In the listing, swap "nearer" for "closer" in the lines starting at the one with "Within this scene, which" and ending at the one with "Is the point at 326,222". Give back only those lines, with nothing else changed.

----- PROVIDED RECORDS -----

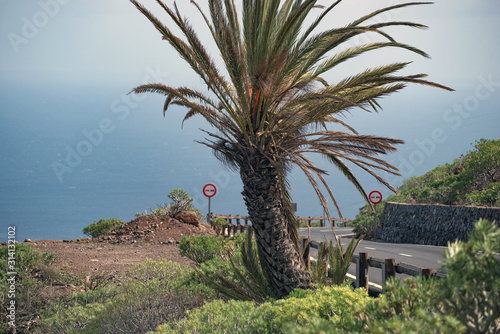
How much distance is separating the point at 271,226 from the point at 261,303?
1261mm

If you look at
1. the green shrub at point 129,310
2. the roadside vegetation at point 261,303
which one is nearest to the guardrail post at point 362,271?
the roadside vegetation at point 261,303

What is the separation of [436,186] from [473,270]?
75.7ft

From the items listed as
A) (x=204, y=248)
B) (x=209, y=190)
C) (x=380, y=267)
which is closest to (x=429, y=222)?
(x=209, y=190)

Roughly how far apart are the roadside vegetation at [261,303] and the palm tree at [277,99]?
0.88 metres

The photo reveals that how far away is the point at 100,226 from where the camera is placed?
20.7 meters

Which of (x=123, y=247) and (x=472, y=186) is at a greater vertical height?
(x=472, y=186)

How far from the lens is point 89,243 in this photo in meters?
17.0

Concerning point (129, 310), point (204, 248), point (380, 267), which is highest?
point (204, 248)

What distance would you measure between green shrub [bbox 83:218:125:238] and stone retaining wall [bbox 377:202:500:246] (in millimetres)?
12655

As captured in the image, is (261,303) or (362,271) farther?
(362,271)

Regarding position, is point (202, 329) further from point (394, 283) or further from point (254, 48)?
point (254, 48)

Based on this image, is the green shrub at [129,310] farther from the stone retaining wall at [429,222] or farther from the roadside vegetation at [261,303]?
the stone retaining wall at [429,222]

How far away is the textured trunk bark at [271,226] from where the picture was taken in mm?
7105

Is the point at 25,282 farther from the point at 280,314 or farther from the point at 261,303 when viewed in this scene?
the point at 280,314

-----
----- PROVIDED RECORDS -----

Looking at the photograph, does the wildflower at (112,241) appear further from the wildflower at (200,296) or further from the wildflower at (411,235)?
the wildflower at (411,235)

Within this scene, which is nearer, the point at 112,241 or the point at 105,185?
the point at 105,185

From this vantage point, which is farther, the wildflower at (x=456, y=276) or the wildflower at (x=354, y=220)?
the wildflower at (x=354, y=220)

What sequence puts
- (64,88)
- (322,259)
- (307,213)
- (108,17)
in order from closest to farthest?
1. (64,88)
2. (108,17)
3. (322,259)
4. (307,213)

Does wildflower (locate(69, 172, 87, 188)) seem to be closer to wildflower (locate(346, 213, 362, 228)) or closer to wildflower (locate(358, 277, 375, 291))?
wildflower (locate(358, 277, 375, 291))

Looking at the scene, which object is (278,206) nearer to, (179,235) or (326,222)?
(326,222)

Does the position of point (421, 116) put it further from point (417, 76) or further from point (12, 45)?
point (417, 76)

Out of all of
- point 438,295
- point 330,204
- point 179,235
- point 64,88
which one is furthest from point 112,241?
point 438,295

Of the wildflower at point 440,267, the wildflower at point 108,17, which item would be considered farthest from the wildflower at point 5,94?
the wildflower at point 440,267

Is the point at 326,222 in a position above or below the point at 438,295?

-----

_FINAL RESULT_.
Within this scene, which is closer, the point at 112,241 or the point at 105,185?
the point at 105,185

From this vantage point, which is farther, the wildflower at (x=456, y=276) or the wildflower at (x=354, y=220)?
the wildflower at (x=354, y=220)

What sequence puts
- (64,88)
- (322,259)
- (307,213)
- (108,17)
in order from closest to farthest?
1. (64,88)
2. (108,17)
3. (322,259)
4. (307,213)

Does wildflower (locate(69, 172, 87, 188)) seem to be closer to wildflower (locate(346, 213, 362, 228)) or closer to wildflower (locate(358, 277, 375, 291))?
wildflower (locate(358, 277, 375, 291))

Looking at the scene, which object is (278,206) closer to, (179,235) or (326,222)?
(326,222)

Does the position of point (421, 116) put it further from point (417, 76) or further from point (12, 45)?
point (417, 76)

Out of all of
- point 438,295
- point 330,204
- point 179,235
- point 64,88
which one is furthest from point 112,241?
point 438,295

Of the wildflower at point 440,267, the wildflower at point 108,17, which item would be considered farthest from the wildflower at point 5,94?
the wildflower at point 440,267

Is the point at 326,222 in a position above or below the point at 438,295?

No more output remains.